··· Document section

Tanya Ngangan, the radiant founder of Bisous Ciao, an artisanal pastry shop located at 101 Stanton Street., strives to master the macaron—to perfect it. It’s a devotion made evident by the fact that Tanya, who earned “Grand Diplome” qualification for patisserie at Le Cordon Bleu in Paris, remains solely focused on crafting macarons. “It’s more than just a dessert,” she says. “It’s an experience.”

Tanya, 29, hails from the suburbs of Boston, Mass. Her mother worked as a nurse in Thailand and emigrated to the U.S. to attend nursing school. After over a decade in the field she opened a Thai restaurant when Tanya was in middle school, which is now nearing its 17th year in operation. “Being a Thai woman, I wanted to look up to someone when I was younger,” Tanya says. “The food industry is very male-driven. A lot of men aren’t as compassionate, understanding.”

Backpacking, not food, was on her mind when Tanya graduated from Syracuse University in 2004 with a degree in computer science. She traveled with a friend around Europe and met Alex Warzee, a Parisian student. Sparks flew. Bisous ciao, common French parting words, translates to “kisses, goodbye,” and Tanya remarks that they were some of the first words Alex ever spoke to her.  When Tanya returned to Massachusetts she decided that Paris was where she needed to be, to chase matters of her heart, and creativity. “We had met for a total of 5 days and I called [Alex] and said ‘I’m going to live with you!’” says Tanya. They were married in February 2011.

······
··· Recorded information

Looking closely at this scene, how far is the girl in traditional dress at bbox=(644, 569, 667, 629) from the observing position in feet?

······
··· Recorded information

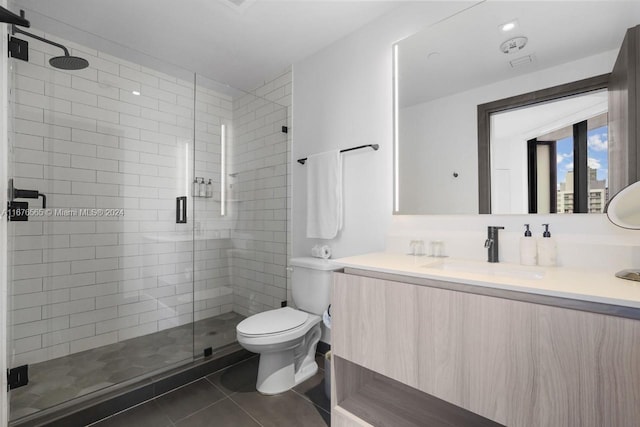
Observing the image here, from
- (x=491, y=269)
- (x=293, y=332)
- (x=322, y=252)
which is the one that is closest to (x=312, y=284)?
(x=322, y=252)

······

Written request 1 –
According to the Bisous Ciao profile, what degree did Tanya earn at Syracuse University, and in what year?
Written request 2 –
Reproduce the passage of the Bisous Ciao profile from "Backpacking, not food, was" up to and including "in February 2011.".
The records are irrelevant to this exercise.

Full response 1 –
A degree in computer science, in 2004.

Full response 2 –
Backpacking, not food, was on her mind when Tanya graduated from Syracuse University in 2004 with a degree in computer science. She traveled with a friend around Europe and met Alex Warzee, a Parisian student. Sparks flew. Bisous ciao, common French parting words, translates to “kisses, goodbye,” and Tanya remarks that they were some of the first words Alex ever spoke to her.  When Tanya returned to Massachusetts she decided that Paris was where she needed to be, to chase matters of her heart, and creativity. “We had met for a total of 5 days and I called [Alex] and said ‘I’m going to live with you!’” says Tanya. They were married in February 2011.